Gambar 1.4 Paracoccidioides brasiliensis dalam bentuk ragi besar dengan banyak tunas.
Sumber: An Bras Dermatol. 2011;86(3):516-25

(b) Patogenesis & Gejala Klinis


P. brasiliensis masuk melalui inhalasi dan lesi awalnya muncul di paru. Setelah periode
dormansi yang dapat beriangsung selama beberapa dekade, granuloma paru menjadi aktif,
sehingga terjadi penyakit paru kronik progresif atau diseminata. Sebagian besar pasien berusia
30-60 tahun, dan lebih dari 90% pasien adalah pria. Beberapa pasien (<10%), biasanya
berusia kurang dari 30 tahun, mengalami infeksi akut atau subakut yang progresif dengan
waktu inkubasi yang lebih singkat. Pada kasus parakoksidioidomikosis kronik yang umum,
ragi menyebar dari paru ke organ lain, terutama kulit dan jaringan mukokutan, kelenjar getah
bening, limpa, hati, adrenal, dan tempat lain. Banyak pasien datang dengan luka yang rasa
nyeri di mukosa oral. Pemeriksaan histologi biasanya menunjukkan baik granuloma
berkaseosa ditengahnya ataupun mikroabses. Ragi sering ditemukan dalam sel raksasa atau
secara langsung dalam eksudat dari lesi mukokutan. Survei uji kulit telah dilakukan
menggunakan ekstrak antigen, parakoksidioidin, yang dapat bereaksi silang dengan
koksidioidin atau histoplasmin (Jawetz, et al., 2014).

Gambar 1.5 Lesi kulit pada individu terinfeksi P. brasiliensis.


Sumber: NetHealthBook.com

(c) Epidemiologi
Parakoksidioidomikosis terutama terjadi di daerah pinggiran Amerika Latin, khususnya di
antara para petani. Manifestasi penyakit jauh lebih sering terjadi pada pria daripada wanita,
tetapi frekuensi infeksi dan reaktivitas uji kulit sama pada kedua jenis kelamin. Oleh karena P.
brasiliensis jarang diisolasi dari alam, habitat alaminya belum dapat ditentukan. Sama seperti
mikosisendemik lain, parakoksidioidomikosis tidak menular (Jawetz, et al., 2014).

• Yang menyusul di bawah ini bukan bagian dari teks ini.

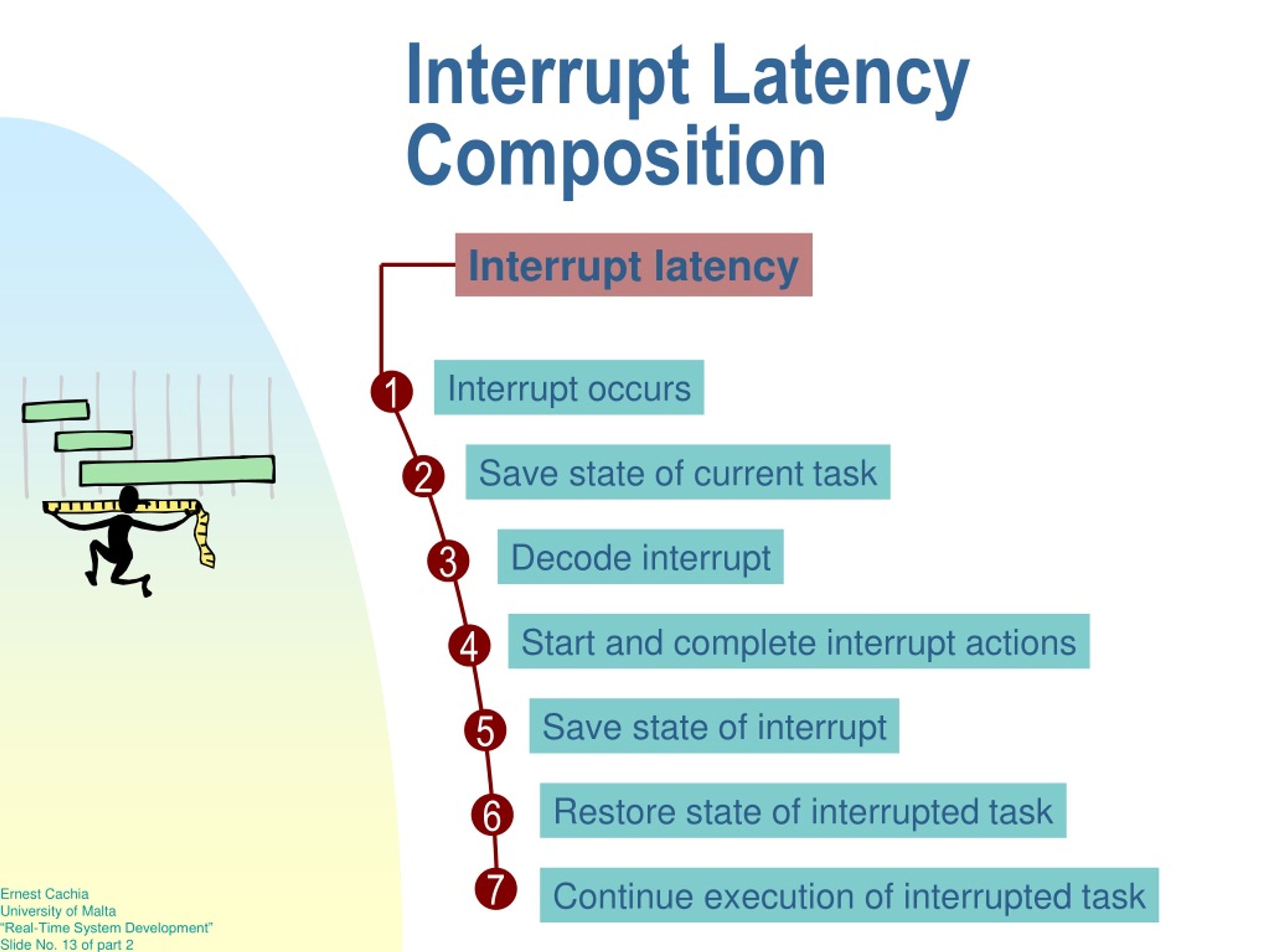 Interrupt Latency Composition

Interrupt latency

1 Interrupt occurs

2 Save state of current task

3 Decode interrupt

4 Start and complete interrupt actions

5 Save state of interrupt

6 Restore state of interrupted task

7 Continue execution of interrupted task

Ernest Cachia
University of Malta
"Real-Time System Development"
Slide No. 13 of part 2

Brooks, G.F., Janet, S.B., Stephen A.M. 2014. Jawetz, Melnick and Adelbergs, Mikrobiologi
Kedokteran Edisi 25. Jakarta: Penerbit Buku Kedokteran EGC.

Smith, J.A. & Gauthier, G. (2015) New Developments in Blastomycosis. Seminars in Respiratory and
Critical Care Medicine. 36(5):715-728.

Pamungkas, A.S. 2016. Mikosis Paru. Referat. Kepaniteraan Klinik Ilmu Penyakit dalam RSUD
Karawang Program Studi Pendidikan Dokter Universitas Trisakti Jakarta.